Please echo each line of the data below word for word, keeping the original order.

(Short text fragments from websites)

###

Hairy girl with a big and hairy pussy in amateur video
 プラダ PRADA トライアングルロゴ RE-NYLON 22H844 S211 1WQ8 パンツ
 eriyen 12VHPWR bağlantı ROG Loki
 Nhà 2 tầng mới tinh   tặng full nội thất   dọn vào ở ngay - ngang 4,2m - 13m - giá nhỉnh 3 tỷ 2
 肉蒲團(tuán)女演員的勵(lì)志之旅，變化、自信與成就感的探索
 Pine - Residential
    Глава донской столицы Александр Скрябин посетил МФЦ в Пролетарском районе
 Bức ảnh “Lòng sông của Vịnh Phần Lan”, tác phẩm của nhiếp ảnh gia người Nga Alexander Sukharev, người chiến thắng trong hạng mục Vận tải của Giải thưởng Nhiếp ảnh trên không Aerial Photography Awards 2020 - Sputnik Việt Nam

###

▶ [Result]:
Hairy girl with a big and hairy pussy in amateur video
 プラダ PRADA トライアングルロゴ RE-NYLON 22H844 S211 1WQ8 パンツ
 eriyen 12VHPWR bağlantı ROG Loki
 Nhà 2 tầng mới tinh   tặng full nội thất   dọn vào ở ngay - ngang 4,2m - 13m - giá nhỉnh 3 tỷ 2
 肉蒲團(tuán)女演員的勵(lì)志之旅，變化、自信與成就感的探索
 Pine - Residential
    Глава донской столицы Александр Скрябин посетил МФЦ в Пролетарском районе
 Bức ảnh “Lòng sông của Vịnh Phần Lan”, tác phẩm của nhiếp ảnh gia người Nga Alexander Sukharev, người chiến thắng trong hạng mục Vận tải của Giải thưởng Nhiếp ảnh trên không Aerial Photography Awards 2020 - Sputnik Việt Nam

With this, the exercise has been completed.